For most things, the military moves at a glacial pace. As recently as the 1970s there was still a section on an officer’s fitness report reserved for evaluating how supportive his wife was. Did she host enough parties? Attend all the coffees?
It wasn’t until 1980 when the first woman graduated from the United States Naval Academy — it would still be another decade before women pilots were allowed to fly fighter jets — and it took until the 2000s, when “don’t ask, don’t tell” was lifted, for the military to accept openly gay and lesbian service members.
More recently, women were prohibited from serving in combat roles — that ban was lifted in 2015 — but it is now 2016, and women still are not required to register for Selective Service.
Today, military service members are held accountable for a list of social regulations that would seem intolerable to most of society. Uncle Sam dictates everything from a service member’s haircut, tattoos and hem length to his relationship with his wife. (Although adultery is regarded as a moral and ethical issue by most of civilization, it is still a crime in the United States military.)
The military is so rigid and perhaps antiquated by some standards that it almost lacks freedom and democracy. Indeed, a popular saying is, “[the military] is protecting democracy, not practicing it.”
And yet, there is one area of modern society that the military seems to have almost rushed (even beaten the rest of civilization) to embrace: the “it’s all about me” phenomenon. For decades now, the military’s acceptance of this worldview has been couched in the phrase “an all-volunteer military.”
As someone who has been a military dependent since the day she was born, I can tell you there is nothing “volunteer” about the military once you have volunteered to join. I understand why this phrase came to be, in order to distinguish from conscripted service days, but it is disingenuous considering all that the military actually entails.
From the day a person enlists, the military owns him. He doesn’t get to decide when he deploys or where he lives. There is no suggestions box — “How do you feel about this commitment?” — before going off to war. Even after that person retires, the military still lays claim to him and can recall him into active duty if the nation sees fit. And there is virtually no part of your life — save your sexual orientation or gender — that Uncle Sam doesn’t make his business.
Still, we call service members “volunteers,” and a new generation is biting at a way of life for which they aren’t prepared.

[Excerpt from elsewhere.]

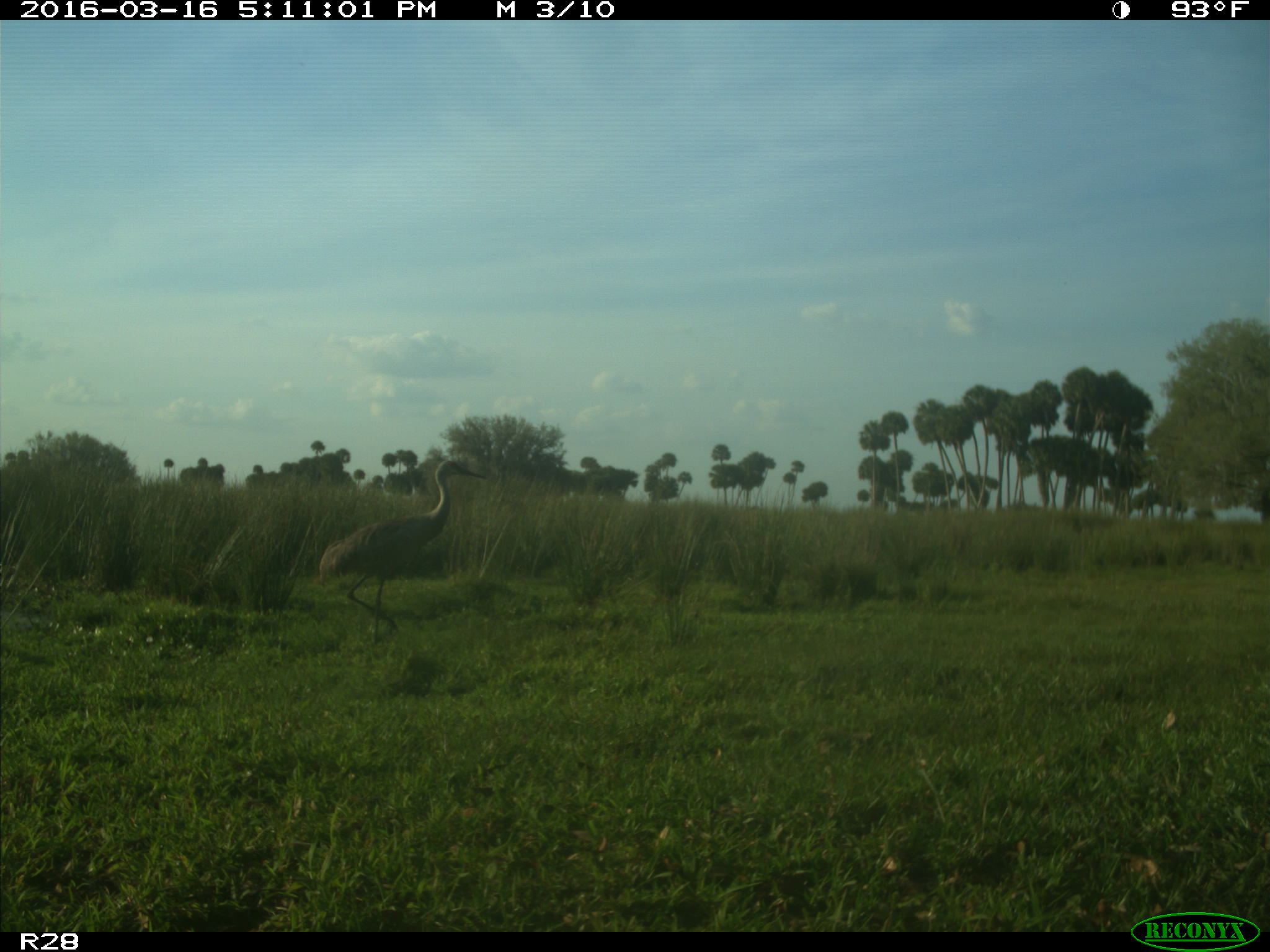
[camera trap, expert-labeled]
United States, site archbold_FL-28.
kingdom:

Remember the old posters from World War II that showed Uncle Sam, with his foreboding brow and pointing finger, declaring “I want YOU for the U.S. Army”? That was truth in advertising. You can almost envision Uncle Sam reaching through the paper, grabbing you by the shirt collar and dragging you off to battle.

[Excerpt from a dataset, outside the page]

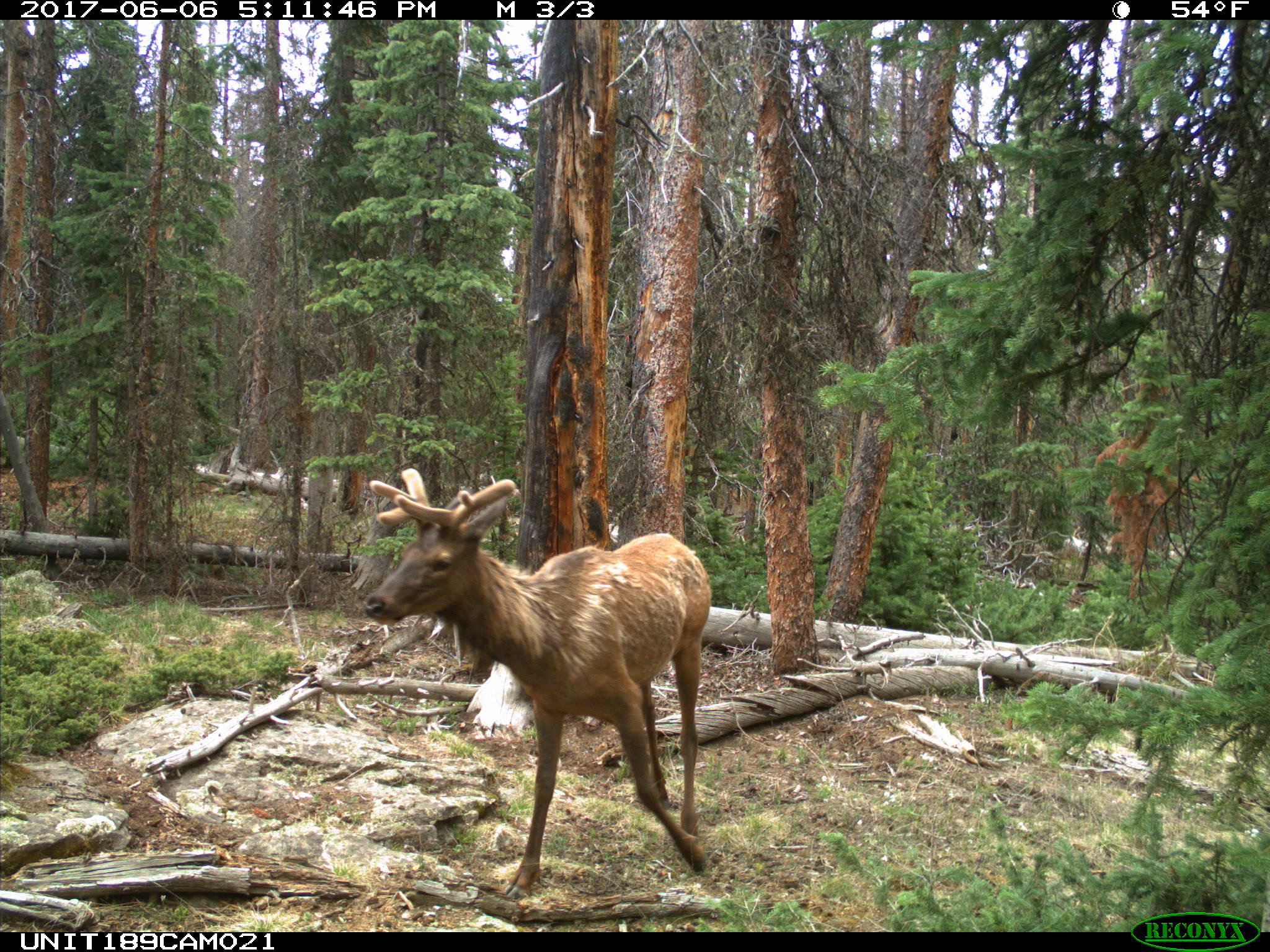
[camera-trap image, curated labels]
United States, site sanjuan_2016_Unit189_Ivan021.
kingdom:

Just a decade later, the U.S. Army changed its slogan to “Look Sharp, Be Sharp, Go Army!” and in the 1970s it changed again to the unbelievable, “Today’s Army Wants to Join You,” which is quite progressive in its warm-fuzziness. By 1980, the Army changed its slogan again, this time to “Be All That You Can Be.”
The Navy’s transformation has been even worse: “The Navy, it’s not just a job, it’s an adventure,” “Accelerate your life,” etc.
Do you notice how Uncle Sam and the needs of a nation have practically fallen off the recruiting posters? It’s all about you. You’ll get an education. You’ll see the world. You’ll have an exciting life. But just remember: You’ll also need to wear your hair within regulations, and even if your mom is dying you’ll go wherever and whenever I need you.
In the 1940s, the military didn’t promise enlistees much, except for the knowledge that they were doing something important. Today, if we are to go off slogans and advertisements alone, recruiters promise our youth everything except the truth: The military is not an easy way of life, the sacrifices outweigh the benefits and it certainly does not involve anything close to volunteerism.
Today, I hear older service members bemoan younger ones who have too many demands and not enough tolerance for sacrifice: They want time off when their wife has a baby, they want to deploy when it’s convenient, they want midcareer sabbaticals to reevaluate their skills and they want pay that’s similar to the outside world. They want everything the advertisements have promised — adventure, personal gain and volunteer status — and they are offended by what’s asked of them, which is basically everything that the military has always asked of anyone.
The next generation is evolving, these older service members say, and the military, with its snail’s pace for change, can’t keep up.
However, I think it’s probably the reverse. The military has been uncharacteristically progressive with its phrasing and recruiting tactics, and now it has purchased a generation of “volunteer” recruits who want what they were promised.